Une fois que j’ai trou­vé le texte adap­té, on va pou­voir le lire ensemble. Je l’offre tou­jours en édi­tion de poche, car je trouve impor­tant que la per­sonne puisse repar­tir avec la matière qu’est le livre, cela acte sym­bo­li­que­ment quelque chose. Je suis par ailleurs autrice et comé­dienne, donc ce sont des choses qui me servent dans mon tra­vail. Je fais beau­coup d’ateliers d’écriture. Tout ça amène géné­ra­le­ment la per­sonne à me par­ler d’elle-même. Ça peut pro­vo­quer des rires, des pleurs. Et de mon côté, je tra­vaille en lien avec un psy­cho­logue de contrôle, qui me per­met de dépo­ser et de cadrer ce qui se passe en séance.

« Quand une per­sonne me dit ‘Vous avez sau­vé mon couple’ ou ‘Grâce à ce qu’on fait, mes crises d’angoisse ont dis­pa­ru’, c’est extra­or­di­naire »

Je reçois tous styles de gens : des jeunes, des seniors, de grands lec­teurs ou, au contraire, des per­sonnes déta­chées de la lec­ture. Leurs pro­blé­ma­tiques peuvent être très dif­fé­rentes : des sou­cis de couple, un décès, un pas­sif de vio­lences conju­gales… Selon leur situa­tion, on va tra­vailler à par­tir d’un texte clas­sique, d’un livre de Virginie Despentes ou de Nina Bouraoui – j’ai une appé­tence par­ti­cu­lière pour les autrices –, d’un roman épis­to­laire ou d’un ouvrage docu­men­taire.

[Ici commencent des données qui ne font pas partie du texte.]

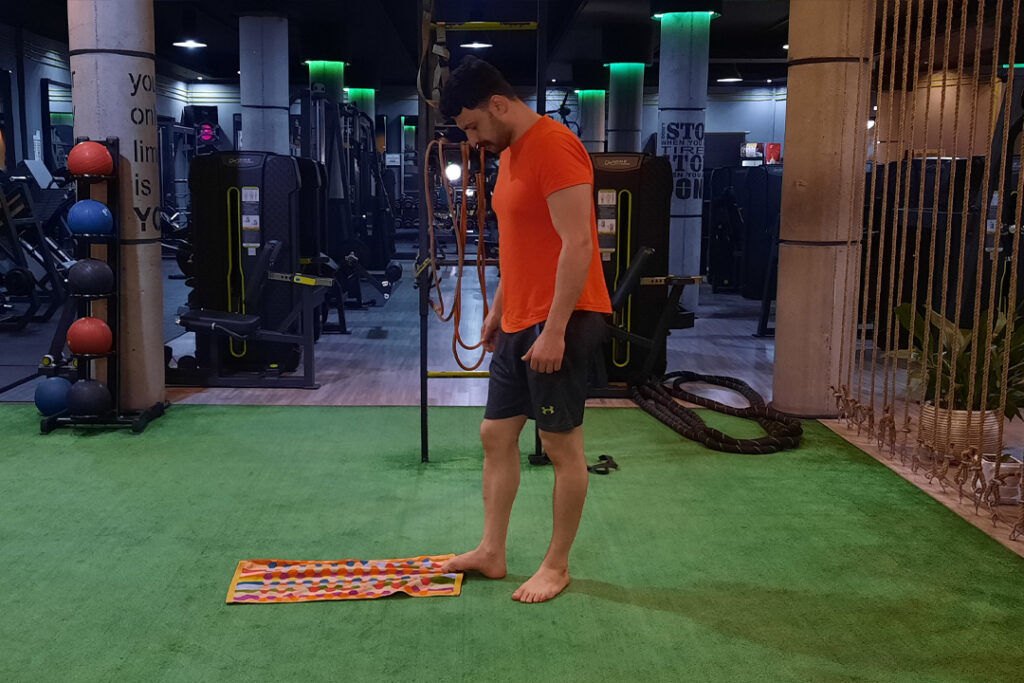 جمع کردن حوله با پنجه پا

Quand une per­sonne me dit “Vous avez sau­vé mon couple” ou “Grâce à ce qu’on fait, mes crises d’angoisse ont dis­pa­ru”, c’est extraordinaire. 

J’ai aus­si tra­vaillé avec des lycéens dans le cadre du Goncourt des lycéens. Et j’aimerais, à terme, tra­vailler en milieu car­cé­ral, avec des biblio­thèques ou des ser­vices de soins pal­lia­tifs. Le temps d’un ate­lier, la per­sonne quitte son quo­ti­dien : elle oublie qu’elle est en chi­mio, qu’elle s’est fait lar­guer, que son fils est par­ti… C’est la puis­sance des mots et de la lec­ture. Six minutes de lec­ture, c’est 60 % de stress en moins. Et, quelles que soient les per­sonnes avec les­quelles je tra­vaille, ma mis­sion est tou­jours de favo­ri­ser le plai­sir, l’émancipation et le mieux-​être. La biblio­thé­ra­pie, c’est une caresse à l’âme, du baume au cœur à tra­vers les textes. » 

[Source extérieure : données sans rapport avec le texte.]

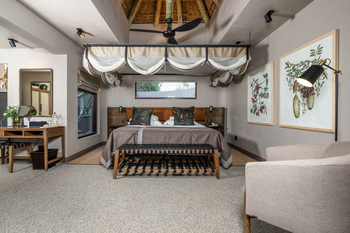 Sabi Sabi Bush Lodge: Elegantes Schlafzimmer mit Moskitonetz und Botanik-Dekor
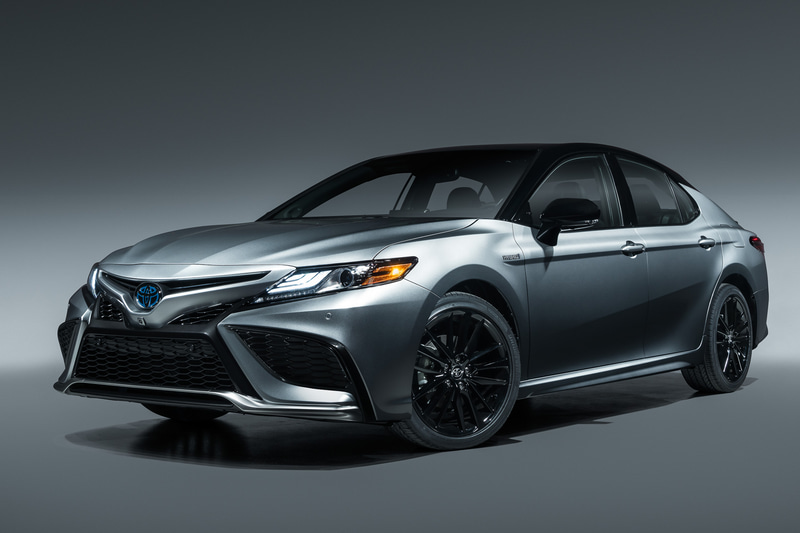 「カムリ」XSE Hybrid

Se for­mer à la biblio­thé­ra­pie
Si quelques uni­ver­si­tés étran­gères pro­posent des for­ma­tions à la biblio­thé­ra­pie (comme l’université des arts de Florence, en Italie, ou celle d’Haïfa, en Israël), ce n’est pas le cas en France, où ce métier n’est pas recon­nu. Il existe néan­moins quelques for­ma­tions dis­pen­sées par des professionnel·les du livre, dont celles de l’écrivaine Régine Detambel, l’une des prin­ci­pales figures de la biblio­thé­ra­pie en France. Depuis 2020, l’Association fran­co­phone de biblio­thé­ra­pie tra­vaille éga­le­ment à la pro­mo­tion de cette acti­vi­té. A.B.